# Ocen bei Minusgrade an der frischen Luft | Tipps ...



## appleandy3 (3. Oktober 2013)

Hallo liebes PCGH Forum user,
da der Winter bald kommt  und ich gerne mal versuche würde, wie weit ich meinen CPU unter Minus graden hoch takten kann. 
Was muss ich bachten? ich meine damit, welche komponenten können bei miuns graden schaden bekommen ( wie z.B. HDD) 

Habt ihr Erfahrung? Ist dies zu empfehlen?

Liebe Grüße 
andy


----------



## Incredible Alk (3. Oktober 2013)

Keine Komponente deines PCs wird Schaden nehmen wenn sie bei Minusgraden betrieben wird wie sie in unseren Breiten vorkommen (-5 bis -10°C Umgebungstemperatur sind kein großes Problem für Hardware).
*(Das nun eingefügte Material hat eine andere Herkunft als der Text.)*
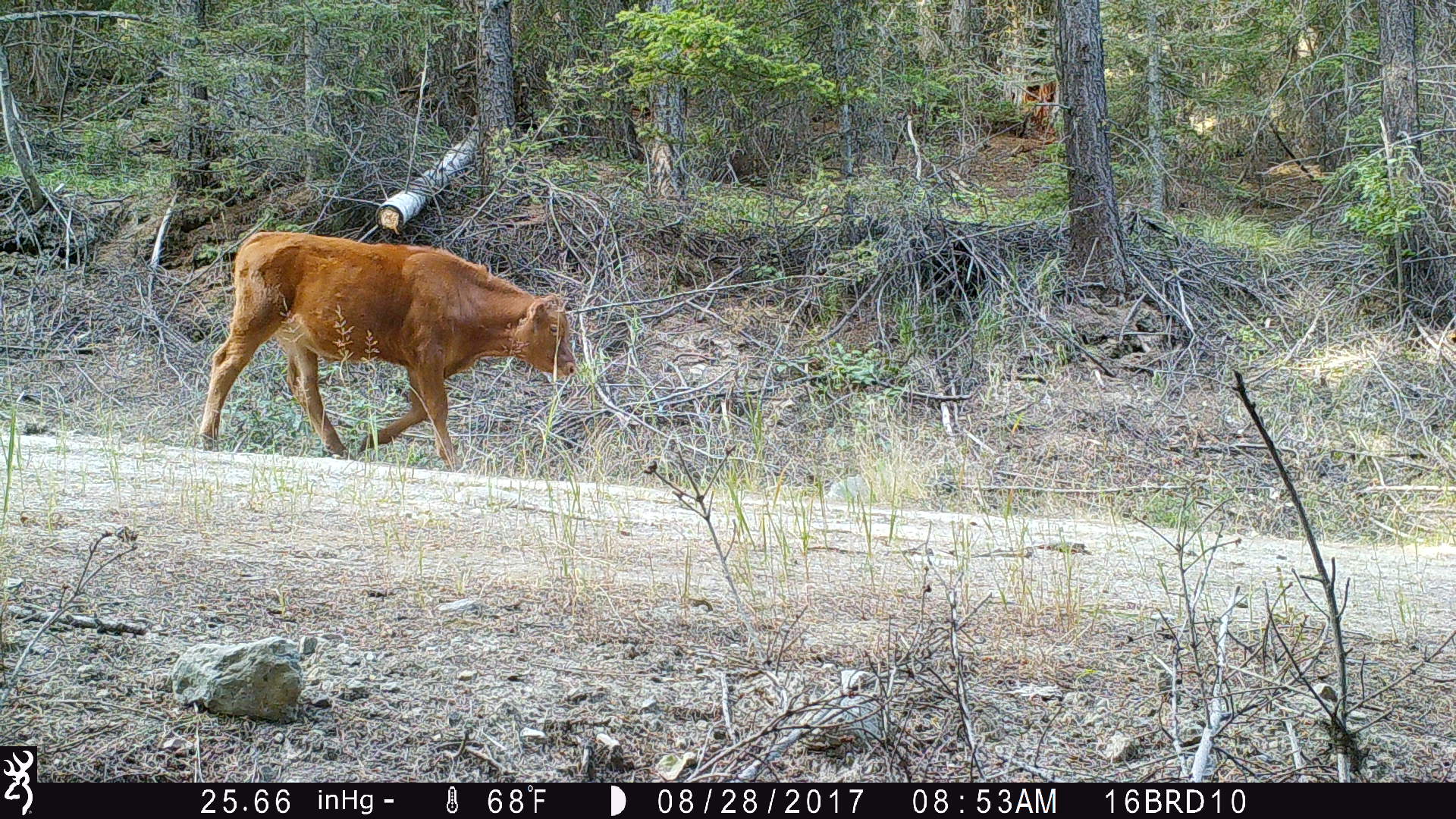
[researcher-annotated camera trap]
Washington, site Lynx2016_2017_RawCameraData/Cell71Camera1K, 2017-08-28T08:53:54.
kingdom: Animalia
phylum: Chordata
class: Mammalia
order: Artiodactyla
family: Bovidae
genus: Bos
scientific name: Bos taurus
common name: domestic cattle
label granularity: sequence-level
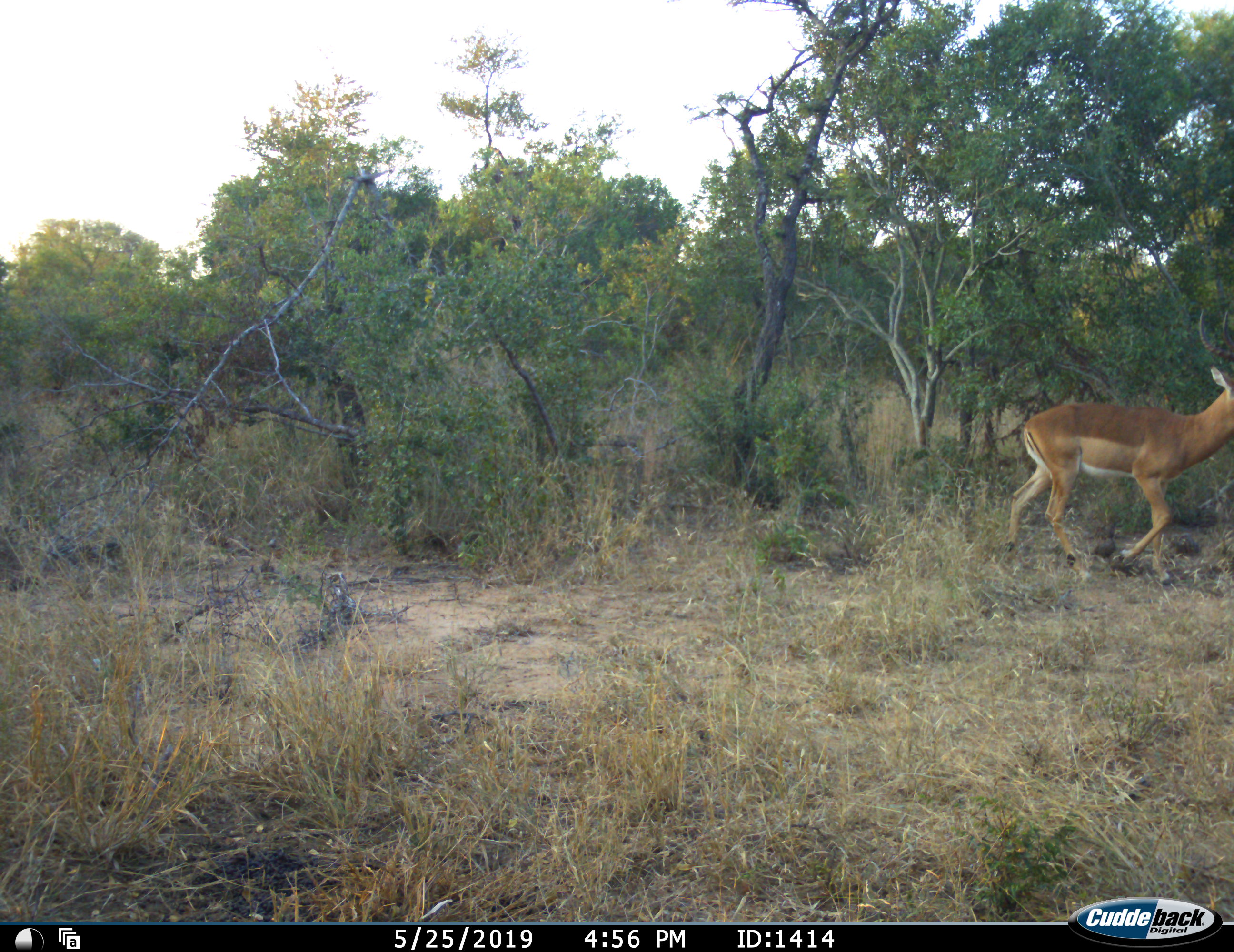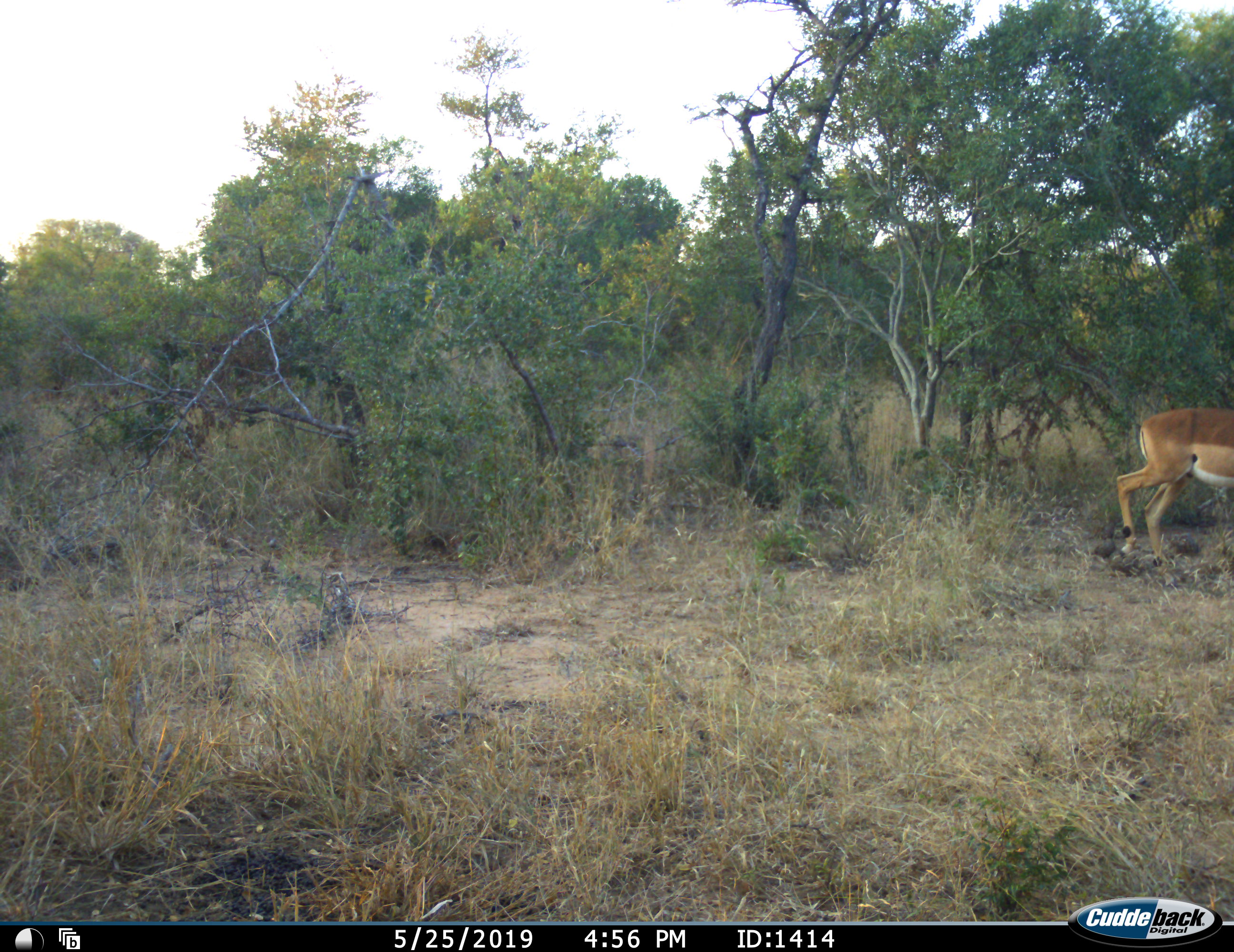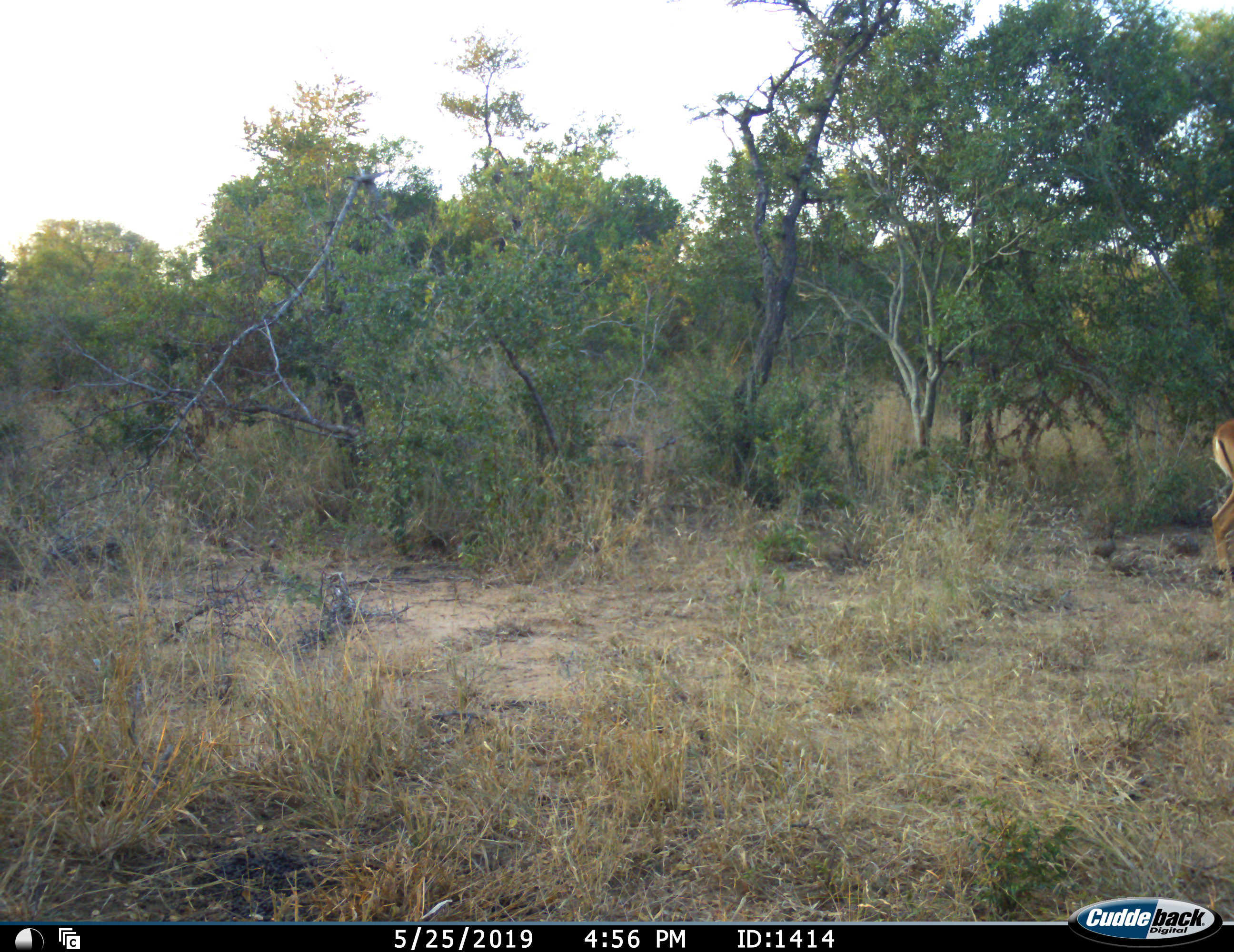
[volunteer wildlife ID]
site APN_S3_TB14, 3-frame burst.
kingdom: Animalia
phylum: Chordata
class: Mammalia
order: Artiodactyla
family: Bovidae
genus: Aepyceros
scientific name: Aepyceros melampus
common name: impala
Impala (Aepyceros melampus), count 1. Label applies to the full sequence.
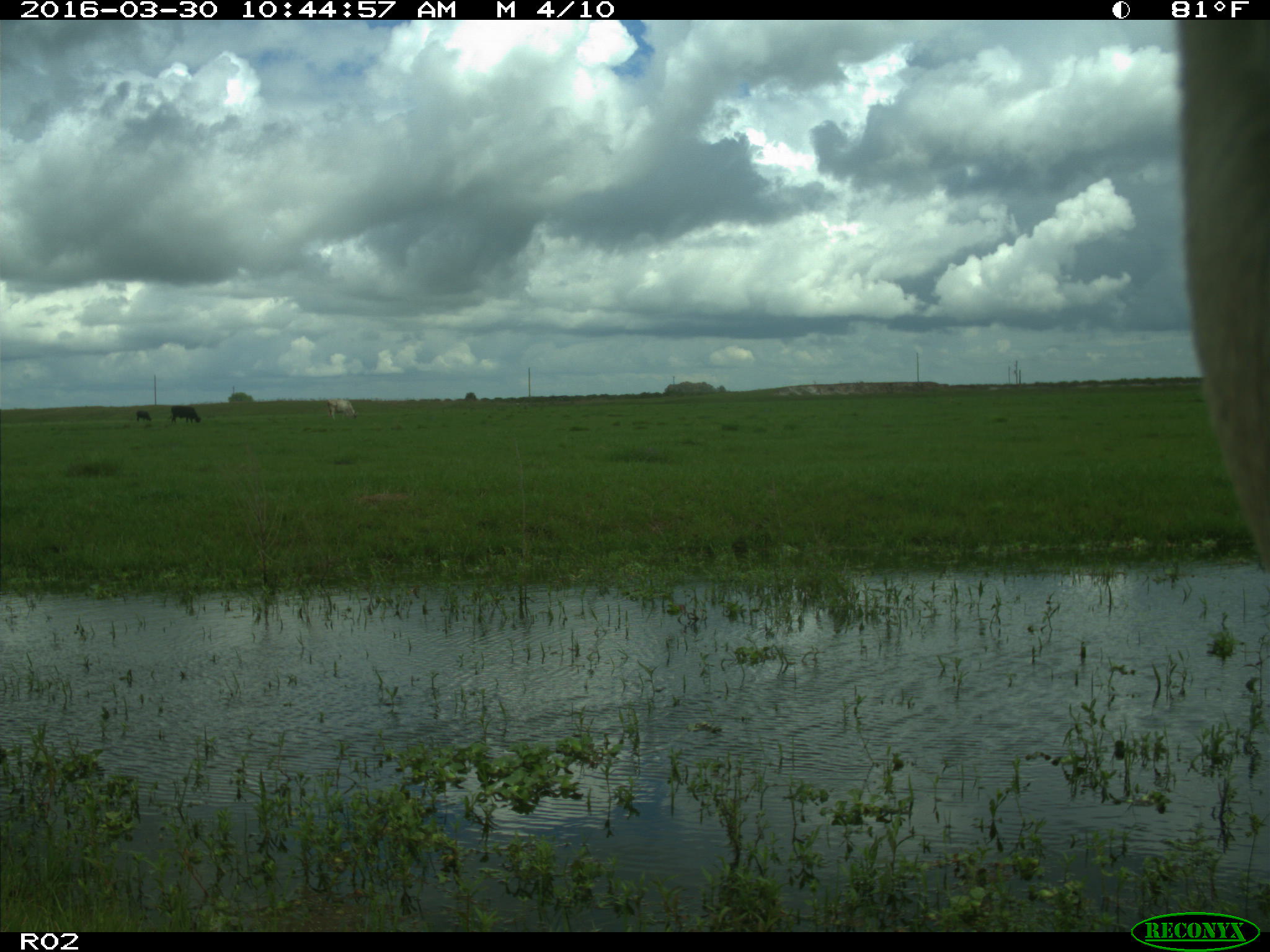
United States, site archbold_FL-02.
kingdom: Animalia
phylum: Chordata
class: Mammalia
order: Artiodactyla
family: Bovidae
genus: Bos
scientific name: Bos taurus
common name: domestic cow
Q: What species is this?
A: Bos taurus (domestic cow).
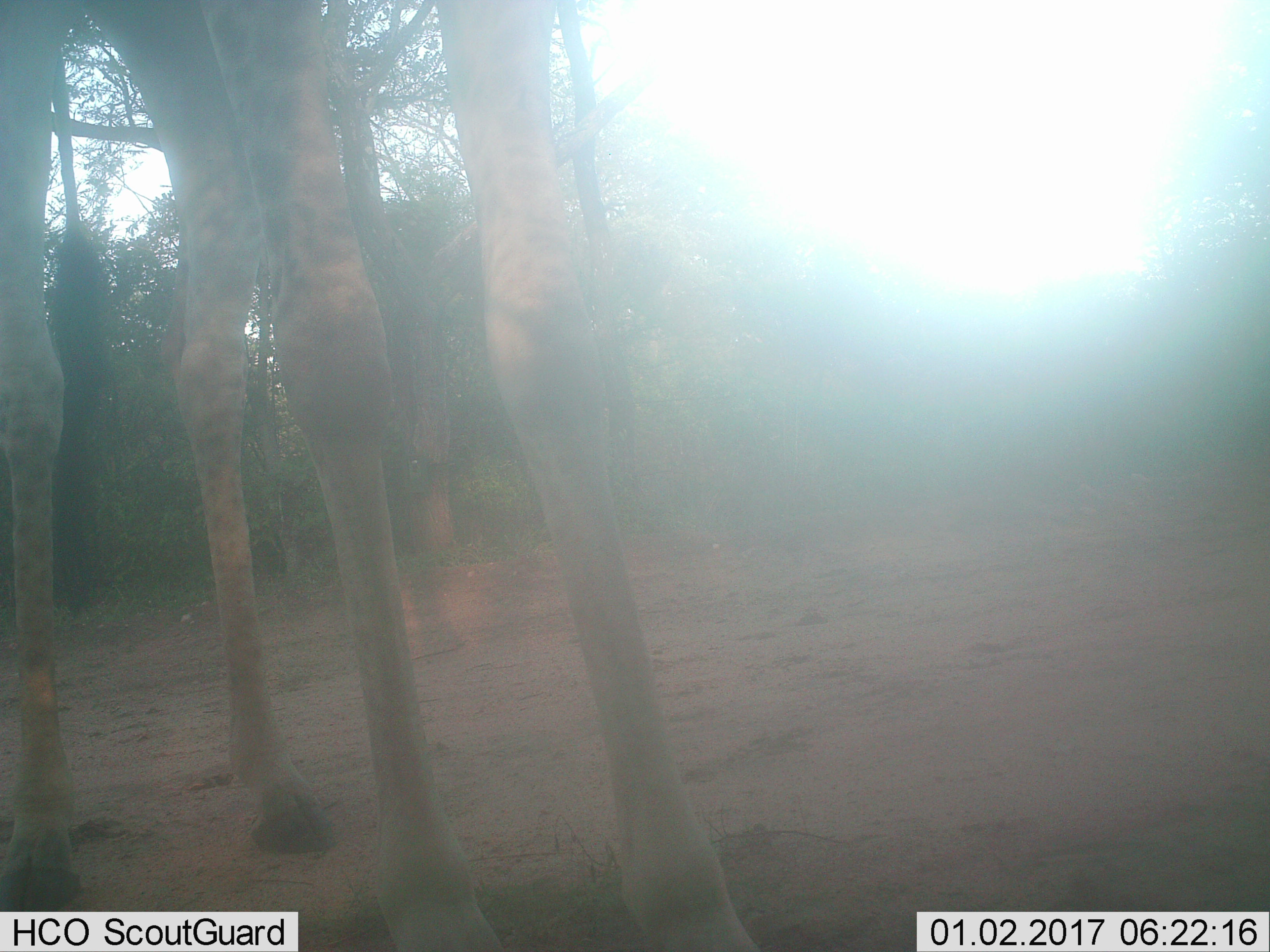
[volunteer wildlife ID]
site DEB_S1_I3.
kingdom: Animalia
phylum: Chordata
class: Mammalia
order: Artiodactyla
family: Giraffidae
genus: Giraffa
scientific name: Giraffa camelopardalis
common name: giraffe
Giraffe (Giraffa camelopardalis), count 1. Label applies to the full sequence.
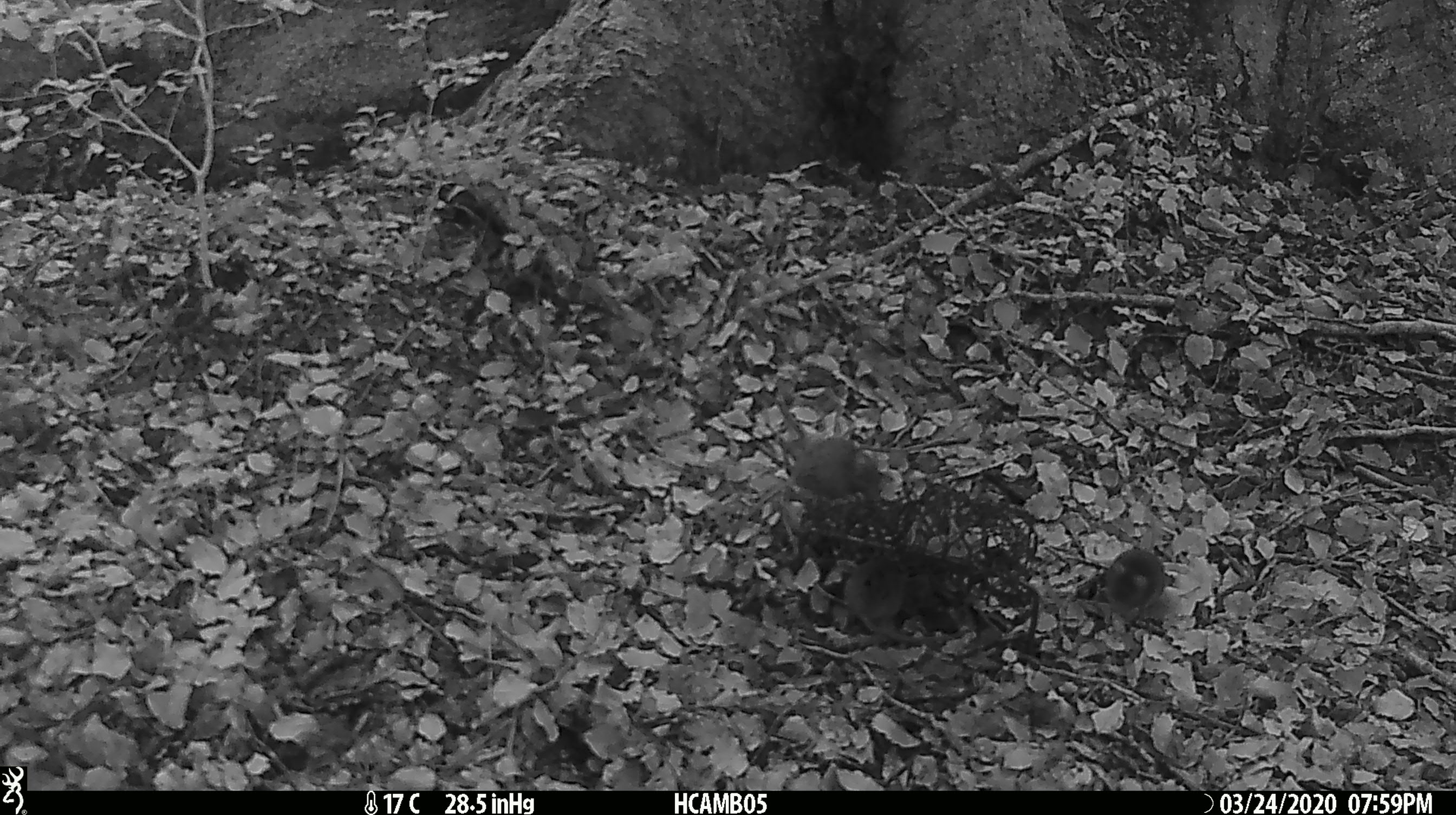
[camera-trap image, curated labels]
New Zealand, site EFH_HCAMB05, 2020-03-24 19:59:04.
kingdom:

Das einzige was zum Problem werden kann ist Kondenswasser an den kalten Teilen wenn du sie wieder reinholst.

Daher zumindest mal die Einstiegstipps: 
- Bring dein System erst dann nach draußen wenn es schon an und etwas "warmgelaufen" ist, so vermeidest du extremere "Kaltstarts"
- Schalte dein System ab bevor du es wieder reinholst und starte es erst wieder wenn das sich bildende Kondenswasser vollständig verdunstet ist.


----------



## appleandy3 (3. Oktober 2013)

Dankeschön für die schnelle Antwort.


----------



## General Quicksilver (5. Oktober 2013)

appleandy3 schrieb:


> Hallo liebes PCGH Forum user,
> da der Winter bald kommt  und ich gerne mal versuche würde, wie weit ich meinen CPU unter Minus graden hoch takten kann.
> Was muss ich bachten? ich meine damit, welche komponenten können bei miuns graden schaden bekommen ( wie z.B. HDD)
> 
> ...



Eventuell musst du bei der HDD aufpassen, die mögen es nicht wenn es zu kalt ist, daher kann es, abhängig vom Aufbau, notwendig sein, diese geringfügig vor der Kälte zu schützen. Also jetzt im Sinn von nicht die HDD direkt von einem Lüfter anblasen lassen der kalte Frischluft ansaugt. Gegebennenfalls kannst du diese ja vom Luftstrom abschirmen oder mit einem Baumwollappen umwickeln (mit sythetikfasern musst du aber aufpassen, da diese sich elektrostatisch aufladen können und dadurch dann die HDD beschädigen können). Ansonsten ist der Rest bereits gesagt wurden und viel Spaß beim Benchen!


----------



## s-c-a-r-e-c-r-o-w (5. Oktober 2013)

Stell das System nicht in den Schnee 

Falls du eine Komapkt-WaKü hast, würde ich für den Winter-OC-Versuch lieber einen herkömmlichen Luftkühler nutzen - die Flüssigkeit in der WaKü könnte bei entsprechenden Temperaturen durchaus gefrieren bzw weniger flüssig werden ^^


----------



## MRT1991 (6. Oktober 2013)

ich verstehe nur noch nicht wieso man gleich das ganze Mainboard unter eis setzen muss damit nicht alles wegschmort. kann man nicht einfach alles auf 0 grad kühlen ? ZB wakü natührlich mit Frostschutz versetzt und den radi in eine Kühlbox rein fertig xD oder ist das nicht so einfach wie ich es mir vorstelle.
achja es wurde doch behauptet zumindest hatte ich gesehen das sogar ganze meinboards im wasser versenkt wurden und die liefen trozdem noch.


----------



## General Quicksilver (6. Oktober 2013)

MRT1991 schrieb:


> ich verstehe nur noch nicht wieso man gleich das ganze Mainboard unter eis setzen muss damit nicht alles wegschmort. kann man nicht einfach alles auf 0 grad kühlen ? ZB wakü natührlich mit Frostschutz versetzt und den radi in eine Kühlbox rein fertig xD oder ist das nicht so einfach wie ich es mir vorstelle.
> achja es wurde doch behauptet zumindest hatte ich gesehen das sogar ganze meinboards im wasser versenkt wurden und die liefen trozdem noch.


 
Kondenswasser entsteht immer wenn eine Oberfläche kälter als der Taupunkt ist. Wenn du also nur selektiv die Wasserkühlung abkülst hast du mit ziemlicher Sicherheit bei normalem Raumklima Kondenswasserbildung auf den Schläuchen, auf den Kühlkörpern und eventuell auch noch zwischen z.B.: CPU und Sockel.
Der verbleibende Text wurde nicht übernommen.